Hence reliable poll data needs to be done over a wide area, not just over a large sample. Unless the aim is only to look at a particular demographic, which is a legitimate exercise if you're honest about it, or fudge the result in your favour. A recurring theme on PZ Myers' blog, Pharyngula, is Pointless Polls. Here he asks his minions to skew the results away from the pollster's "intended right answer" so as to show the absurdity of the internet poll.

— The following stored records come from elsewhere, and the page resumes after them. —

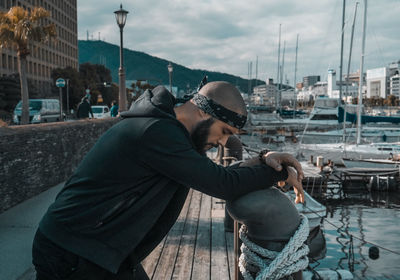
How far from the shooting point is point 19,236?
20.4 feet

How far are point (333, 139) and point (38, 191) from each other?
95.7ft

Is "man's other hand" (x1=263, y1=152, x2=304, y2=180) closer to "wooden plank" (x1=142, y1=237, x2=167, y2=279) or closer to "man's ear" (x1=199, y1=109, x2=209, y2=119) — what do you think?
"man's ear" (x1=199, y1=109, x2=209, y2=119)

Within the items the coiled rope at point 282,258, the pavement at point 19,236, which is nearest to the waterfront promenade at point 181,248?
the pavement at point 19,236

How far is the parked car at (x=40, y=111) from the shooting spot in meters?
29.5

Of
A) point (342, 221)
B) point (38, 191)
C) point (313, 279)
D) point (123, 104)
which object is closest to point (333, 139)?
point (342, 221)

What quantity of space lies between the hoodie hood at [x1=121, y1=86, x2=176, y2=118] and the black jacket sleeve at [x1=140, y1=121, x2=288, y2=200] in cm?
8

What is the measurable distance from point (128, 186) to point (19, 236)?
209 inches

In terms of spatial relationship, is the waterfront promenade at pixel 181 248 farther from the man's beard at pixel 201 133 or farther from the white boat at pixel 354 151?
the white boat at pixel 354 151

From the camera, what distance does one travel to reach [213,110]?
1.76 metres

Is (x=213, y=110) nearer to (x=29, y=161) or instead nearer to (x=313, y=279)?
(x=313, y=279)

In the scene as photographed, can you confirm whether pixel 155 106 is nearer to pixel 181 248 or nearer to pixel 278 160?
pixel 278 160

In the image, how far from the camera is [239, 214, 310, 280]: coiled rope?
5.68ft

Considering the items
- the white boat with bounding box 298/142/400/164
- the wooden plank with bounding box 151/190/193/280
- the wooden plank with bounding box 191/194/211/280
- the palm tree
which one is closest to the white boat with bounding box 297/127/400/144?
the white boat with bounding box 298/142/400/164

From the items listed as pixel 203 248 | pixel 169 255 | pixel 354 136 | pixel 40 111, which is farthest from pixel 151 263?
pixel 354 136
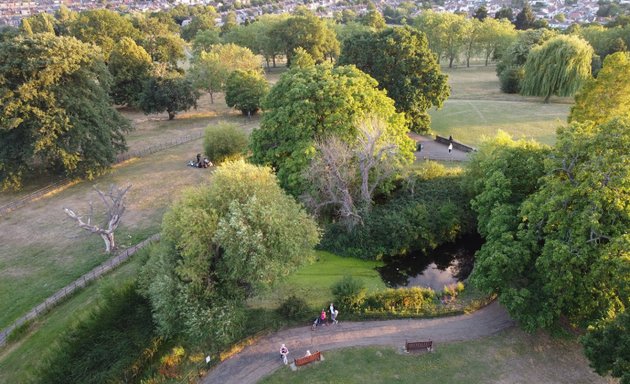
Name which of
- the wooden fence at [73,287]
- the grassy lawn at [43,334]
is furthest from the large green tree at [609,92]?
the grassy lawn at [43,334]

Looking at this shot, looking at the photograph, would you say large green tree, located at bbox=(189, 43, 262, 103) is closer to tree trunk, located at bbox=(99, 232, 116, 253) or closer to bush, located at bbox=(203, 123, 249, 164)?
bush, located at bbox=(203, 123, 249, 164)

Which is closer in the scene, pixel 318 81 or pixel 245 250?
pixel 245 250

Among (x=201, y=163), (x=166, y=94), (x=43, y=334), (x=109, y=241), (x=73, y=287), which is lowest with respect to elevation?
(x=43, y=334)

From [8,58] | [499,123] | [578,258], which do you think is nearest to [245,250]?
[578,258]

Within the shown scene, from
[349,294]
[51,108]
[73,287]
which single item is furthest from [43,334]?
[51,108]

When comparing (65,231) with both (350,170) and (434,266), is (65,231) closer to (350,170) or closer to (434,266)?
(350,170)

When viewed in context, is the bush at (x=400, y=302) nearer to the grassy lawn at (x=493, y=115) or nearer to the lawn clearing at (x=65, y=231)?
the lawn clearing at (x=65, y=231)

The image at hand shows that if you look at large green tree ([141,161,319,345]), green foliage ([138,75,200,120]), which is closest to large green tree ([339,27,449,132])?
green foliage ([138,75,200,120])

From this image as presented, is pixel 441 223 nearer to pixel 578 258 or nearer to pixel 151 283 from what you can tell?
pixel 578 258
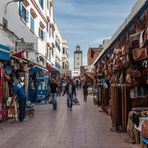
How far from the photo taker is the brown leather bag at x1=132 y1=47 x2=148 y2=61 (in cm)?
830

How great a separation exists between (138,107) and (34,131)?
3280 mm

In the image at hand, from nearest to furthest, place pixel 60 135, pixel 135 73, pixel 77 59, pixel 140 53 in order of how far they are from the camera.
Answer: pixel 140 53, pixel 135 73, pixel 60 135, pixel 77 59

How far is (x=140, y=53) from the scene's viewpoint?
872 centimetres

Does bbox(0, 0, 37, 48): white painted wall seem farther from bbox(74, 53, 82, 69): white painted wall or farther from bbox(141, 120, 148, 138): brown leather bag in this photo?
bbox(74, 53, 82, 69): white painted wall

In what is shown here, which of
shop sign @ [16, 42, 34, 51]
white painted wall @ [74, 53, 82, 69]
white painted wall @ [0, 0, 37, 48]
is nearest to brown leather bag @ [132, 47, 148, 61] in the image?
white painted wall @ [0, 0, 37, 48]

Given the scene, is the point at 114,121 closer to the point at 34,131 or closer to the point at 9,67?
the point at 34,131

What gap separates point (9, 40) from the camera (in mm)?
17844

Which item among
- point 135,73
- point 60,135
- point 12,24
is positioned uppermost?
point 12,24

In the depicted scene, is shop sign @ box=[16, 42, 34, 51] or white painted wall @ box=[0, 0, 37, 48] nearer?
white painted wall @ box=[0, 0, 37, 48]

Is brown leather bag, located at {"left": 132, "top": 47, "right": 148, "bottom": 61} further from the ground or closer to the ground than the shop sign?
closer to the ground

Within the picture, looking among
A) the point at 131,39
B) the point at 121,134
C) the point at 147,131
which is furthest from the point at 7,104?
Result: the point at 147,131

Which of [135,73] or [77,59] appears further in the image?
[77,59]

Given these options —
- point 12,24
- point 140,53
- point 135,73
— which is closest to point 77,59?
point 12,24

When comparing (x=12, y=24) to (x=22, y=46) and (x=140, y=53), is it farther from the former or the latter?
(x=140, y=53)
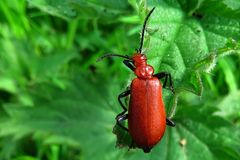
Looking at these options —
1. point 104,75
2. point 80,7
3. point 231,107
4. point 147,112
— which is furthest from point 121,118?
point 104,75

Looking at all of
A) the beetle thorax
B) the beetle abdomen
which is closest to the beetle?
the beetle abdomen

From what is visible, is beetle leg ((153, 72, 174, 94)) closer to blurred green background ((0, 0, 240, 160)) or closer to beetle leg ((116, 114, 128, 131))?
blurred green background ((0, 0, 240, 160))

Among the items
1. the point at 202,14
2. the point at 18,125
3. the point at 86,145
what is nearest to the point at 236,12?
the point at 202,14

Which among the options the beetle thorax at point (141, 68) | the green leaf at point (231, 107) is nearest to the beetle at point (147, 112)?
the beetle thorax at point (141, 68)

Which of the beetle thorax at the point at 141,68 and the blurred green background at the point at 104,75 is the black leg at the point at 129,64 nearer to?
the beetle thorax at the point at 141,68

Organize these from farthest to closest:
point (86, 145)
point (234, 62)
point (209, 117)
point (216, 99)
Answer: point (234, 62)
point (216, 99)
point (86, 145)
point (209, 117)

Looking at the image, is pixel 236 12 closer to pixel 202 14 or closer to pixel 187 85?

The more extreme antitheists tend to assume that all religious people are extremist Bible thumpers, based on the examples of actual extremist Bible thumpers. While these individuals are part of the religion (despite some religious arguments) they are not usually the majority, or necessarily a representation of the mainstream views of that religion.
For example, as observed in Dinosaur Comics, a cop may think that everyone is a rule-breaking, murdering goat, since those are the only people a cop comes in contact with, but in reality, this is false.
- Apparently that's where unemployed Brits congregate to get their cheques.
- This is what Brits call the financial centre of London, basically.